### Source document
━━━━

An Interview with TIN Arts

Bea Jackson

 

To our shame, when we at Wayzgoose first discussed linking with local arts projects, we had not yet come across TIN Arts.

Running for 22 years on our doorstep, TIN is the eponymous brainchild of Martin, inspired by his wife Tess. Both are professionally trained dancers with a vision to provide worldwide access to the arts.

If queried on their career predictions thirty years ago, it is unlikely that they would have foreseen running a national movement for artists with learning disabilities and autism. Yet, chance and ingenuity led them to be at the forefront of performing arts and dance opportunities for many across the UK who otherwise would not have access.

I had the pleasure of hearing more about Martin’s story in Autumn. Read on for more of our conversation, including the success of TIN’s student George, and advice for local students seeking to support the cultural growth in County Durham.

Wayzgoose is giving a percentage of the proceeds from our posters and new T-shirts towards the work of TIN Arts. We hope that our readers will gain a better understanding of what their money is going towards and hopefully will be inspired to become more involved with local projects.

Pre-order here: …

Could you tell us how TIN Arts came to be?

“Myself and my wife were both trained dancers at the Northern School of Contemporary Dance and we met in Leeds in 1997. We graduated and did all things that dancers were supposed to do; we tried to get some work in performances, theatres, and a little bit of touring. It got to about 1999, we were living in Brighton at the time, and we decided that we wanted to start a family and Tess is from the North East so we moved there.

The first thing we did was think about how we could start a business. We made plans to teach dance, quite a traditional pathway, but it just so happened that two of the offers that we got -one was a school group, one was an adult group- were both for people with a learning disability.

We had never done it before, we had no family attachment or history to it. But, we started workshops and classes in Newcastle and Durham… we didn’t really know what we were doing but we were trying our best. Afterwards both groups said “oh, that was really good, we really enjoyed that, can we do that again as we don’t get to see much of this”. So that kind of perked our interest and we went “why don’t you get to do much of this?”.

The simple answer was “just, well people don’t create arts opportunities for people with learning disabilities”. Straight away there were two things: one was a moral sense that’s not right and doesn’t seem fair; the other was a commercial lens that it makes sense to have a business focusing on that area if no one else is doing it. The main thing was that we really enjoyed it, it came very natural to us both.

So in 2000, we formally started TIN arts with a focus on trying to deliver dance and performing arts programmes to people with the least access to it.

We started with those with learning disabilities, then we added young people with autism. We then incorporated people who live in deprived communities, we moved into hospitals… so that’s the pattern of TIN arts. We have always been looking at where do people not get to access art for free on their doorstep, let’s go do it there.

We’ve done that now for twenty-one years and we are the biggest, in terms of learning disabilities and autism, of leading dance companies across the North. You can take part in workshops or art-based activities whether you are two years old or ninety years old. We also have talent programmes where we have met artists who have created dance performance shows that have toured nationally and internationally. It shows that excellence exists in all types of bodies and all types of people. Dance is not for a certain type of aesthetic or certain type of person. It is all about the way people move.

━━━━

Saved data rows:
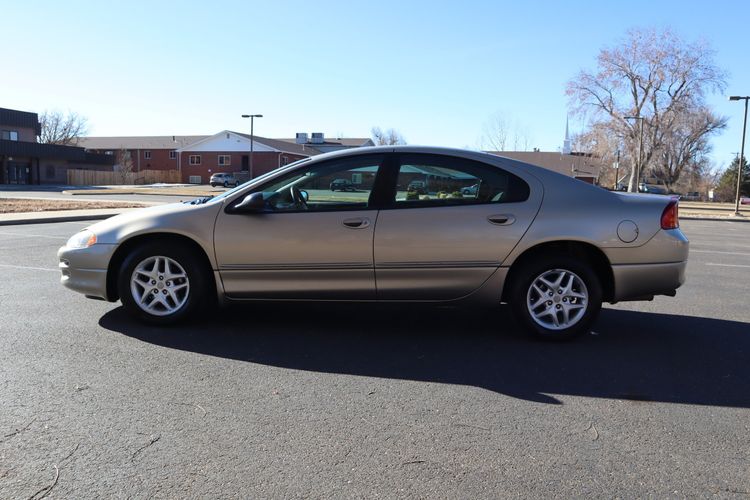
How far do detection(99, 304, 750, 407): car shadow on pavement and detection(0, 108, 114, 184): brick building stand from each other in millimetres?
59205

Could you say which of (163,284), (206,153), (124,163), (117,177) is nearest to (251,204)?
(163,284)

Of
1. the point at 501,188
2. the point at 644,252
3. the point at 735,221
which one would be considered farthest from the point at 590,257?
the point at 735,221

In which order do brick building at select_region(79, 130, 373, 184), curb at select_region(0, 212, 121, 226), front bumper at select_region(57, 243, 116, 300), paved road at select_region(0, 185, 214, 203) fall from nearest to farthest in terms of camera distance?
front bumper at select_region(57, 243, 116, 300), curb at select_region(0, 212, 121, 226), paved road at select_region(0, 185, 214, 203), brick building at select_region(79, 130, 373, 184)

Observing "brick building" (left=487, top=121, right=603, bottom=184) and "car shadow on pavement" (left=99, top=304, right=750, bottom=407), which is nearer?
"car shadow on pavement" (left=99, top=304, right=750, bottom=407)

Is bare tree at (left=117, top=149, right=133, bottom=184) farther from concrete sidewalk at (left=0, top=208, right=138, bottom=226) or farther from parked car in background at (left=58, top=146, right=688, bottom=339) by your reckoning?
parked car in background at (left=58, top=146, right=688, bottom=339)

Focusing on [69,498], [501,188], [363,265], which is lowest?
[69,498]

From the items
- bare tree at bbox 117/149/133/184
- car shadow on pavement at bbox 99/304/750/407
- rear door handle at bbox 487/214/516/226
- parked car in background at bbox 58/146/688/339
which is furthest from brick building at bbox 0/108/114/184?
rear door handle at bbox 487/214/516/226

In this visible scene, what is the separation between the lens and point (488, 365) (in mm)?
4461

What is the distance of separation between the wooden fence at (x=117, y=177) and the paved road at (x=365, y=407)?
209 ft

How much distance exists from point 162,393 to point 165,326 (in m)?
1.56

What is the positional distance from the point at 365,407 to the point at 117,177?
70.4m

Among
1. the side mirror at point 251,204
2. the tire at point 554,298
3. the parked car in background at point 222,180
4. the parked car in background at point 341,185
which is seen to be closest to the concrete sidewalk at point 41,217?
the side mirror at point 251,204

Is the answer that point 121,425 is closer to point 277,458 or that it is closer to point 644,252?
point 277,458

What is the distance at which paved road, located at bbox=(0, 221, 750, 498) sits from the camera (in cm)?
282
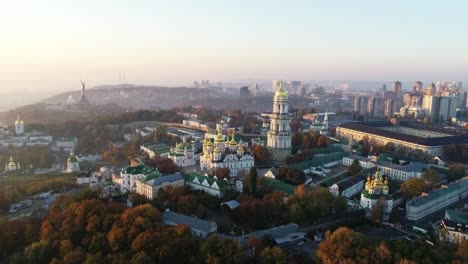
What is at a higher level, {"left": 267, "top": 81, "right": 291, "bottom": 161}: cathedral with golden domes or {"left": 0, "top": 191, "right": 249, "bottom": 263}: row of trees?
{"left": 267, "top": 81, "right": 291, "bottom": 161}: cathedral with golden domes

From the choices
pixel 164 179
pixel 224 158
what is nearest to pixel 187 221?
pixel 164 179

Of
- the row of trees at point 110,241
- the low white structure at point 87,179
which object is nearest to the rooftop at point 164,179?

━━━━

### Required work
1) List the towns and cities named in the TIN Arts interview's answer to "Could you tell us how TIN Arts came to be?"
2) Rewrite the TIN Arts interview from "Pre-order here: …" to "a learning disability.", putting "performers" wherever "dancers" appears.
3) Write the next part of the TIN Arts interview, picking up after its last sentence.
The rows are separate material from the TIN Arts interview.

### Answers to each task
1) Leeds, Brighton, Newcastle, Durham

2)
Pre-order here: …

Could you tell us how TIN Arts came to be?

“Myself and my wife were both trained performers at the Northern School of Contemporary Dance and we met in Leeds in 1997. We graduated and did all things that performers were supposed to do; we tried to get some work in performances, theatres, and a little bit of touring. It got to about 1999, we were living in Brighton at the time, and we decided that we wanted to start a family and Tess is from the North East so we moved there.

The first thing we did was think about how we could start a business. We made plans to teach dance, quite a traditional pathway, but it just so happened that two of the offers that we got -one was a school group, one was an adult group- were both for people with a learning disability.

3)
We all move differently, there is beauty in all types of ways that people move. Everybody has got a story to tell.”

What is your vision for TIN?

“Our vision is simply access to the arts for all. That’s the world we believe in. Whether we do it or somebody else do, it doesn’t matter.

But our mission isn’t about taking dance to people and giving it to as many people as we can. Our mission is about identifying, removing, and reducing the barriers that stop people from taking part in the arts.

Some barriers can be about prejudice, preconception about financial barriers, and locality. Anything you do in life has barriers around it. Sometimes it can be the way you talk, the way you walk, the way you look. We try to strip those away and leave the art form of dance for anyone to enjoy.”

Why do you believe the arts are important to our lives?

“The arts, creativity and culture are universal and subjective. Whether it’s music, or watching films or going for a walk on the hillside, it’s all brought together as culture. It’s whatever you want it to be, whatever your relationship with creativity is, however you would like to express yourself; whether by standing on a stage and dancing or going to a nightclub tomorrow. Entertainment, culture, arts, they are all intrinsically linked. They are a way of expressing ourselves and a whole form of communication.

The way that the arts can address your mental and physical health is really strong. It is an outlet, a way of channelling anxieties and finding peace for yourself. You don’t have to answer to anybody else. You don’t have to prove yourself. There is no right and there is no wrong. You can dance, you can paint, you can act. It is an open, immersive experience at whatever level you want it to be.

Individual benefits include self confidence, self-esteem, and problem solving. Ultimately it is an open universal gift that anyone can accept and use how they want to.

Let me tell you a quick story.

Ten years ago we met a guy named George who was attending this special school in Middlesbrough. His teacher rang and said “he’s not a good lad, he’s a bit troublesome but he loves dancing, is there anything you can do?”. His parents have some form of disability and difficulty, he lives in the most deprived area of Middlesbrough, his verbal communication is quite low and he has something called an unspecified learning disability which has an impact on his developmental skills. George was not very verbal and could get quite angry, but he could also dance. He had a natural movement ability. Every time he moved you just wanted to watch him.

We involved him in some of our programmes. He did really well. We were offered a performance opportunity in Sutton, we took him with us and again he did really well. We kept challenging him and although we had some interesting escapades with his behaviour, when he danced he was amazing. As he was getting older and hit twenty three, we saw that the National Dance Company was auditioning. So we said to George why don’t we go and try this thing, it’s in London which would mean living away from us but we think you might quite like it. So we took him to this audition, a bit of a Billy Elliot type thing, and he got in. He became the first dancer with a learning disability to get into the National Youth Dance Company at the age of twenty four.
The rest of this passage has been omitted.